**The task**
Please pull out every line of the items below that contains the string "building". Case counts.

[start]

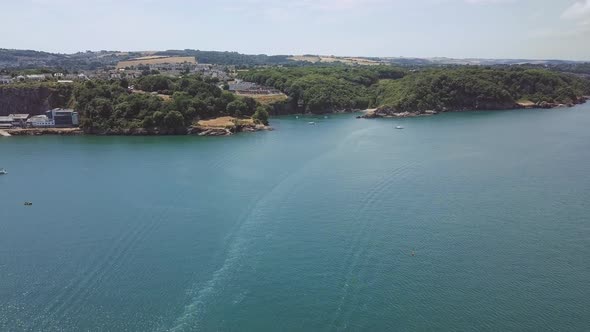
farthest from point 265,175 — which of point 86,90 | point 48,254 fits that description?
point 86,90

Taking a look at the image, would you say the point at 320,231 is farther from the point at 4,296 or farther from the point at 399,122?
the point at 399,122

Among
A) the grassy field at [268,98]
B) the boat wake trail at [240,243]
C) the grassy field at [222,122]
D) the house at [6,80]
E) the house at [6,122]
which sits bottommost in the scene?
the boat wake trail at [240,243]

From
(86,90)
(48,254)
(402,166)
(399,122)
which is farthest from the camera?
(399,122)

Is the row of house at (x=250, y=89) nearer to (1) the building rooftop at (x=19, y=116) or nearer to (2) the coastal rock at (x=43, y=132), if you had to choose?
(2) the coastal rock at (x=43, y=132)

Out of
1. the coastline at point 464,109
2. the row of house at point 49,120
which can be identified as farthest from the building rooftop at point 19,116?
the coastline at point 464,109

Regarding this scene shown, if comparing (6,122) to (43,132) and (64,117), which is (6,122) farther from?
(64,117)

[end]
[start]

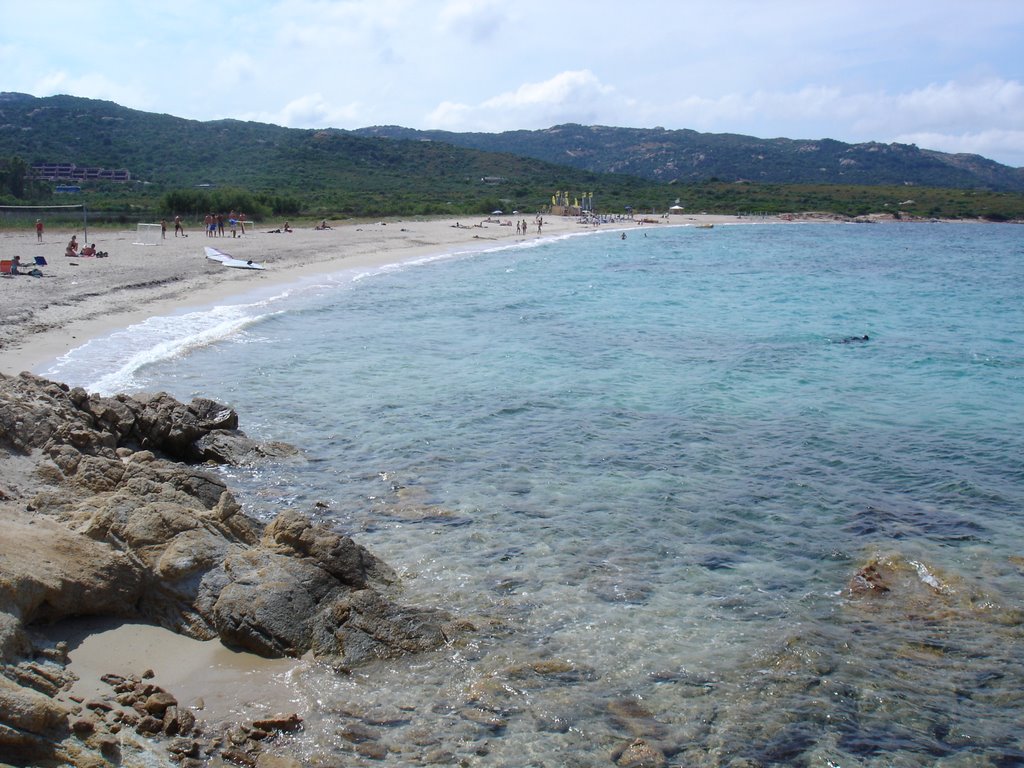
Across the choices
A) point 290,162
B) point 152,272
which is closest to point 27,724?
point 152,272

[end]

**In response**
Is the row of house at (x=250, y=89) nearer to (1) the building rooftop at (x=19, y=116) or nearer to (2) the coastal rock at (x=43, y=132), if you had to choose?
which can be identified as farthest from the building rooftop at point 19,116?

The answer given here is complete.